Aussi Georges et lui devaient-ils plus tard se retrouver aux colonies, car la légion a été de toutes les fêtes : au Tonkin, au Dahomey, à Madagascar, et partout elle s’est taillé la réputation d’un corps intrépide.

Une autre considération, il faut le dire, avait décidé le petit Andrit à rester dans l’armée de terre, et il l’avait maintes fois exposée à son ami.

— Et si tu es loin, bien loin, au fond du Sénégal ou en Cochinchine, lorsque éclatera la guerre avec l’Allemagne, quels regrets n’auras-tu pas de ne pouvoir arriver à temps !

Mais Georges avait répondu par le souvenir de la « Division bleue » à Sedan.

— Si la guerre éclate, on nous rapatriera, et, comme en 70, nous arriverons encore à temps pour faire notre partie à la frontière de l’Est, j’en suis bien sûr.

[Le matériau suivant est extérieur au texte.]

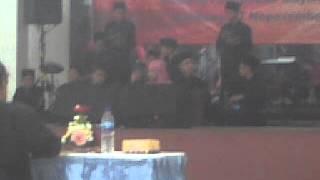 Download Lagu Juara favorit lomba nasyid SeKota bandung Al-barokah mp3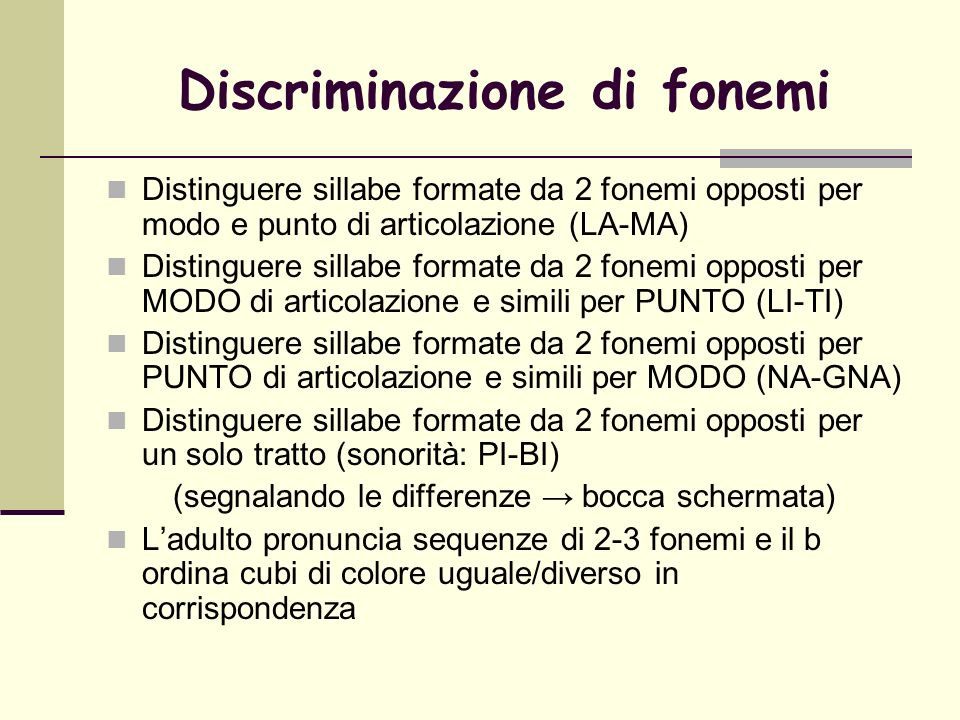 Discriminazione di fonemi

Si on eût dit alors aux deux jeunes gens qu’un quart de siècle et plus se passerait avant que cette guerre de revanche éclatât ; si on leur avait dit aussi que l’activité de la France, alors tournée tout entière vis-à-vis de celui qu’on appelait « l’Ennemi » tout court, c’est-à-dire de l’Allemand, allait se dépenser en expéditions coloniales aux quatre coins du globe, Georges Cardignac se fût applaudi de son choix ; Émile Andrit l’eût imité ; mais tous eussent été bien surpris.

Mme Cardignac avait bien essayé de détourner son fils de l’infanterie de marine ; mais depuis deux ans qu’elle le voyait s’affermir de plus en plus dans son intention de rester « le petit marsouin » qu’il avait été aux débuts, elle finit par céder et se résigna comme elle s’était toujours résignée.

De sorte que, le 1er  octobre 1877, les nominations paraissaient à l’Officiel, envoyant Georges Cardignac à Cherbourg et Émile Andrit à Bel-Abbès, dans la province d’Oran.

Ils devaient rejoindre leurs corps respectifs le 31 décembre.